提示文
***
1962年のキューバ危機で米空軍参謀長のルメイがキューバのミサイル基地空爆を求めたが、ケネディ大統領が退けた。当時、国防長官だったマクナマラは第二次大戦末期に、日本の都市への焼夷弾攻撃を命令したルメイの下僚だった。都市焼き打ちの非人道性に懸念を示したマクナマラにルメイが語ったという。「負けたらわれわれは戦争犯罪者だよ」 ウクライナで今起きていることの理不尽さを突いた毎日新聞3月10日朝刊のコラム「余禄」にこうした記述があった。
キューバ危機についてはわずかの知識しか持たず初めて知ることばかりだったのを反省し、「ながい旅」(大岡昇平著、新潮社1982年発行)を読み直す気になった。第二次大戦末期、名古屋市も数度にわたる米軍の焼夷弾爆撃を受けたが、最も被害が大きかったのは1945年5月14日の攻撃。米側記録で486機のB29による焼夷弾爆撃(総投弾量2563トン)で、名古屋市北部の80%が焼失した。この時、撃墜されたB29から降下して捕獲された搭乗員38人を処刑した責任は自分一人にあると言い続けた一方、処刑が無差別爆撃に対する国際法に則った処罰だとする主張を、戦後、連合軍軍事裁判で貫き、絞首刑に処せられた岡田資・元陸軍中将(東海管区司令官)の軍事法廷での戦いを詳細にたどった書だ。
***
[収集された記録]
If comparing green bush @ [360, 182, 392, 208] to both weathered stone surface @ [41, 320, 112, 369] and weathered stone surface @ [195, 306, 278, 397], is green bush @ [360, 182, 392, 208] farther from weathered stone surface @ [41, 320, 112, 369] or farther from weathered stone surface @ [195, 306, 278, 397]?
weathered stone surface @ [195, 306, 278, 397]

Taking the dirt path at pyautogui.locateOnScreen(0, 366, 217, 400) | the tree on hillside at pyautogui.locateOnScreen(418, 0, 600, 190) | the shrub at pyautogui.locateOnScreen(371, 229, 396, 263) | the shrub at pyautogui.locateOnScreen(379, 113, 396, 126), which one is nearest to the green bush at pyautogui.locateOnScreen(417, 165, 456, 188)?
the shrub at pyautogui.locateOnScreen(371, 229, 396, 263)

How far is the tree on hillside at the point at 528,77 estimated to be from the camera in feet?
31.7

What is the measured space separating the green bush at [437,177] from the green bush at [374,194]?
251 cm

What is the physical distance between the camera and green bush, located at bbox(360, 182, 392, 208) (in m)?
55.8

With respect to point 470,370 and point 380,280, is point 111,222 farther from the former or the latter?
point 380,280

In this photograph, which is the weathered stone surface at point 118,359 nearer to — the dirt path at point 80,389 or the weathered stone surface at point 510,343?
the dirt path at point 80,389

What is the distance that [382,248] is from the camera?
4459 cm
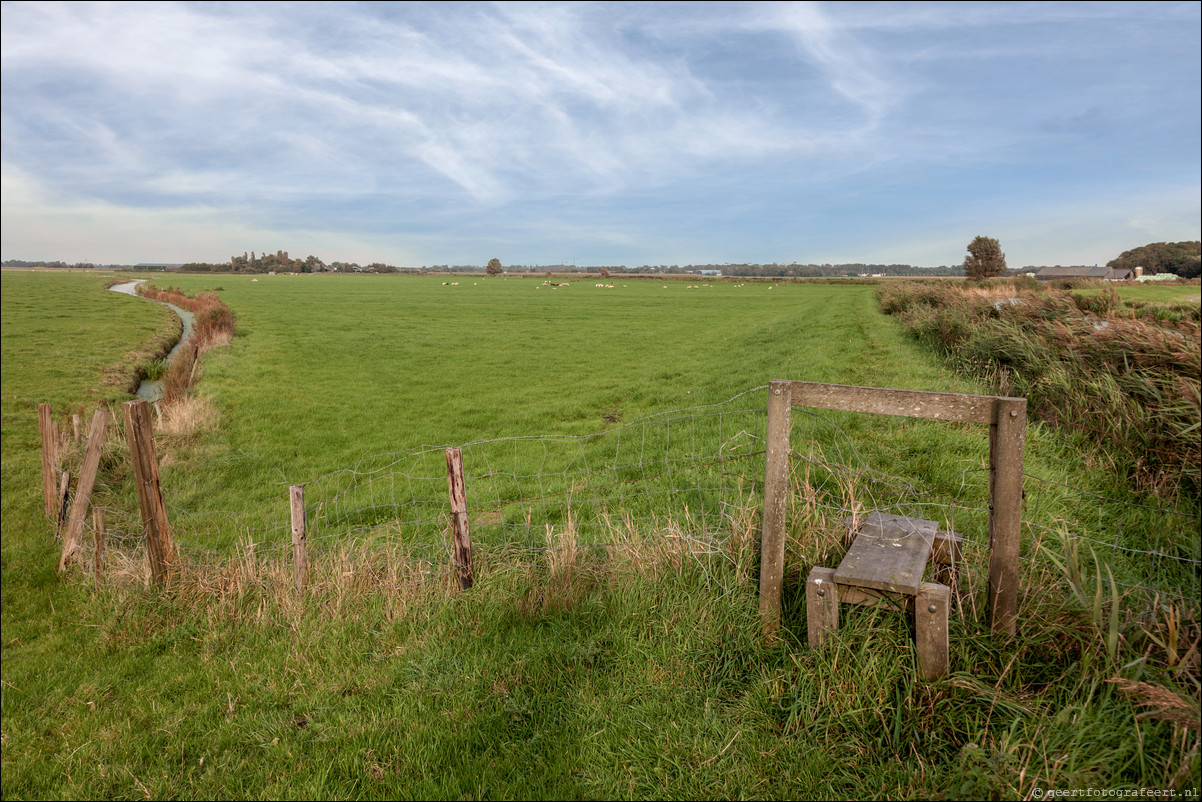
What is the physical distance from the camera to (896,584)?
3322 mm

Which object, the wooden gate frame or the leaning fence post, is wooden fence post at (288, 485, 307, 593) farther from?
the wooden gate frame

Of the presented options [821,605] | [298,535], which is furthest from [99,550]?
[821,605]

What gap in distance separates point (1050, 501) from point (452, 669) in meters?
6.30

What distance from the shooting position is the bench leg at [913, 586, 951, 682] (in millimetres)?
3213

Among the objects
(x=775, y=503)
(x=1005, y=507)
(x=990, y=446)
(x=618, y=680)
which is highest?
(x=990, y=446)

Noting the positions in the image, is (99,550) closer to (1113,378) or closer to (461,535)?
(461,535)

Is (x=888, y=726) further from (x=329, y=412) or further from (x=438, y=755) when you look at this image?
***
問題 1
キューバ危機を扱った文章の「1962年のキューバ危機で米」から「の戦いを詳細にたどった書だ。」までを、両端を含めて書き写しなさい。その際、「ルメイ」を「ルメー」に置き換えること。
問題 2
キューバ危機と名古屋空襲を扱った文章の続きを、最後の文のあとから書き進めなさい。

結果 1
1962年のキューバ危機で米空軍参謀長のルメーがキューバのミサイル基地空爆を求めたが、ケネディ大統領が退けた。当時、国防長官だったマクナマラは第二次大戦末期に、日本の都市への焼夷弾攻撃を命令したルメーの下僚だった。都市焼き打ちの非人道性に懸念を示したマクナマラにルメーが語ったという。「負けたらわれわれは戦争犯罪者だよ」 ウクライナで今起きていることの理不尽さを突いた毎日新聞3月10日朝刊のコラム「余禄」にこうした記述があった。
キューバ危機についてはわずかの知識しか持たず初めて知ることばかりだったのを反省し、「ながい旅」(大岡昇平著、新潮社1982年発行)を読み直す気になった。第二次大戦末期、名古屋市も数度にわたる米軍の焼夷弾爆撃を受けたが、最も被害が大きかったのは1945年5月14日の攻撃。米側記録で486機のB29による焼夷弾爆撃(総投弾量2563トン)で、名古屋市北部の80%が焼失した。この時、撃墜されたB29から降下して捕獲された搭乗員38人を処刑した責任は自分一人にあると言い続けた一方、処刑が無差別爆撃に対する国際法に則った処罰だとする主張を、戦後、連合軍軍事裁判で貫き、絞首刑に処せられた岡田資・元陸軍中将(東海管区司令官)の軍事法廷での戦いを詳細にたどった書だ。

結果 2
夜間の焼夷弾に変わった空爆
コラム「余禄」が掲載された3月10日は、77年前、米軍による最初の大規模東京大空襲(死者10万人超)が起きた日でもある。「ながい旅」を思い出したのはそれも理由だったのだが、「読み直す」というのはどうも勘違いだったようだ。内容のほとんどが覚えていないことばかりだった。ルメイが、この書の最初の章にも出てくる。
「B29による空襲は、サイパンのB29爆撃司令官が、軍事工場目標主義のハンセルから、ヨーロッパの無差別爆撃の指導者ルメイに交代したことによって様相を一変する。昭和20年2月19日の東京空襲から、夜間の焼夷弾爆撃中心になった」
さらにルメイの果たした役割について次のような記述もある。「名古屋は3月12日以来、多くの悲惨な記録があるが、最も犠牲が大きかったのは、5月14日の名古屋市北部の絨毯爆撃、6月9日の熱田区千年船方の愛知時計電機、(以下一部略)の爆撃であった。それまでに東京、名古屋、大阪、神戸の軍需工場および都市の大部分は爆撃によって壊滅していた。ルメイは夜間攻撃の高度を1800~1500メートルに下げ、命中の精度の上昇を期していた」
岡田資・東海管区司令官の怒り
岡田・元中将と多数の部下を裁いた横浜の連合軍軍事法廷で裁判が始まったのは1948年3月。「ながい旅」によると裁判開始に先立ち、岡田・元中将は「米軍弁護士と初会見の機に」と題する「覚書」を書き、その中で次のように主張している。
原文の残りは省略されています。